Ein überraschtes Raunen ging durch die Herde. Kein Wunder: Die Minotauren waren vor Hunderten von Jahren ausgestorben.

»Kann sein, dass der Mann den Verstand verloren hat«, räumte Aquilla ein, »und ich weiß, dass es ziemlich unwahrscheinlich klingt. Der Mann … ist inzwischen tot.« Sie blinzelte, als die Erinnerung, wie sein ausgemergelter Körper, von Zentaurenpfeilen durchbohrt, von ihrem Rücken fiel, wieder in ihr hochkam. »Aber vielleicht steckte in seinen Worten ja ein Körnchen Wahrheit.«

»Ich finde, dem sollten wir auf jeden Fall nachgehen«, meinte Jaren.

Aquilla sah ihn ungläubig an. »Du kommst mit?«

Er nickte. »Na klar. Was dachtest du denn?«

»Aber Jaren, du wurdest dort ins Gefängnis gesteckt. Was, wenn sie dich wiedererkennen?«

»Und ein riesiger Pegasus, der über ihren Köpfen herumflattert, wird ihnen nicht weiter auffallen, oder was?«, entgegnete er. Er schauderte. »Bei diesem Wind kriege ich fast schon Heimweh nach meiner Zelle. Da war es wenigstens warm.«

Aquilla prustete ihm zärtlich ins Haar.

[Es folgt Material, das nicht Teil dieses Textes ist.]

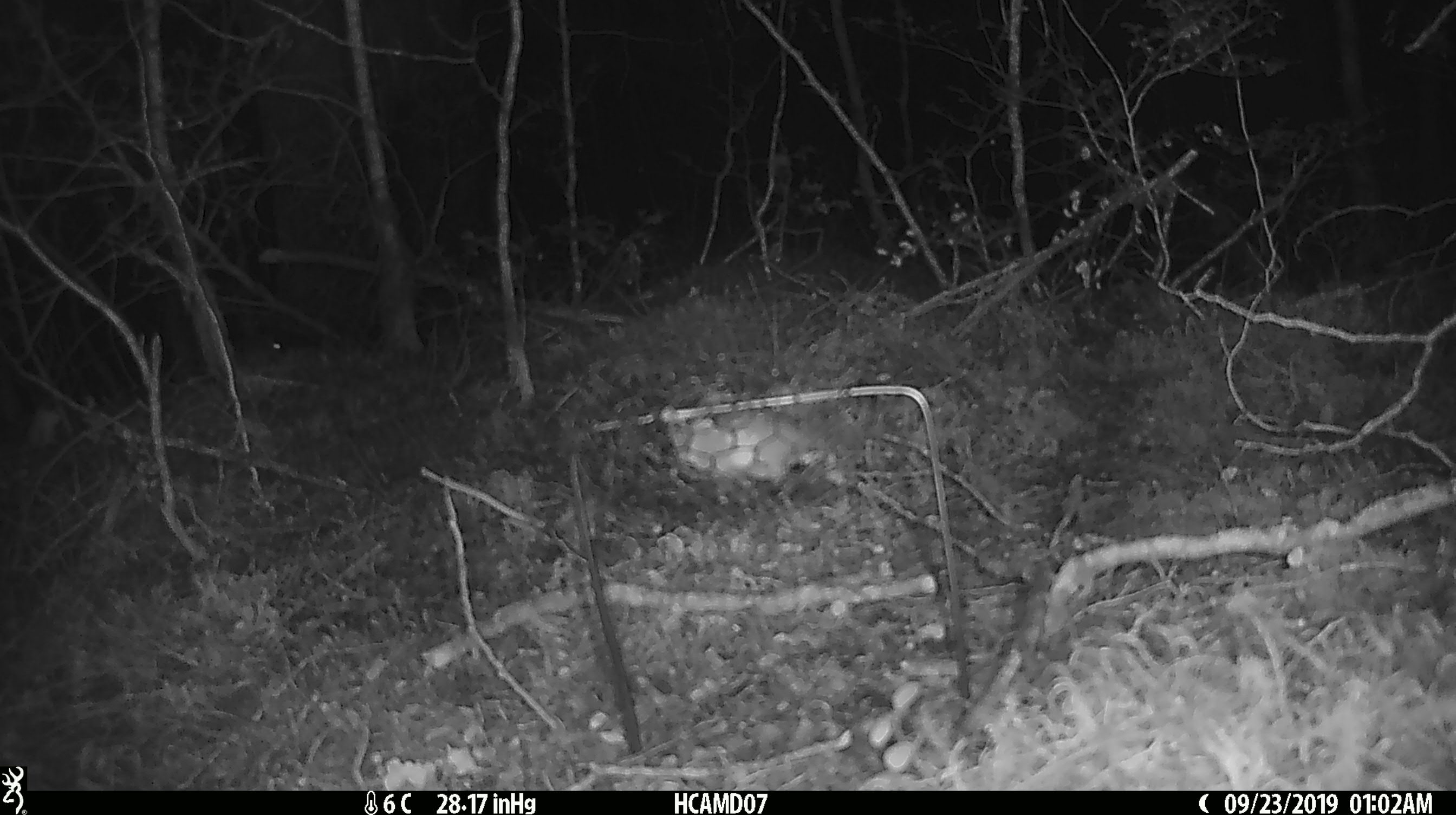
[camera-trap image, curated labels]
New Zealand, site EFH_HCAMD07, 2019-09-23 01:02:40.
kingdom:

Mit Jaren an ihrer Seite erschien ihr Vorhaben mit einem Mal nicht mehr ganz so beängstigend.

»Mögen die Sterne über eure Reise wachen«, ertönte eine tiefe Stimme. Rostro war dazugekommen. Er nickte erst Aquilla und dann Jaren zu.

»Ihr solltet besser gleich aufbrechen«, riet Odelia nüchtern. »Nachts seid ihr schwerer zu entdecken.«

»Danke«, sagte Aquilla zu ihrer Herde. Mehr brachte sie nicht heraus, denn in ihrem Hals steckte plötzlich ein dicker Kloß. Aber bestimmt wussten die anderen, dass sie es aus ganzem Herzen meinte.

Jaren hielt sich an ihrer Mähne fest und schwang sich wieder auf ihren Rücken. Inzwischen fühlte sich das vollkommen natürlich an, als müsste es einfach so sein. Sie waren ein Team. Aquilla breitete die Flügel aus und stieg über die zerklüfteten Gipfel auf. Unter ihr wurden die Pegasus kleiner und kleiner.

Sie umkreiste den Berg einmal, um sich zu orientieren, und wandte sich dann Richtung Süden. Ich werde dich finden, Aquoro. Wo auch immer du bist.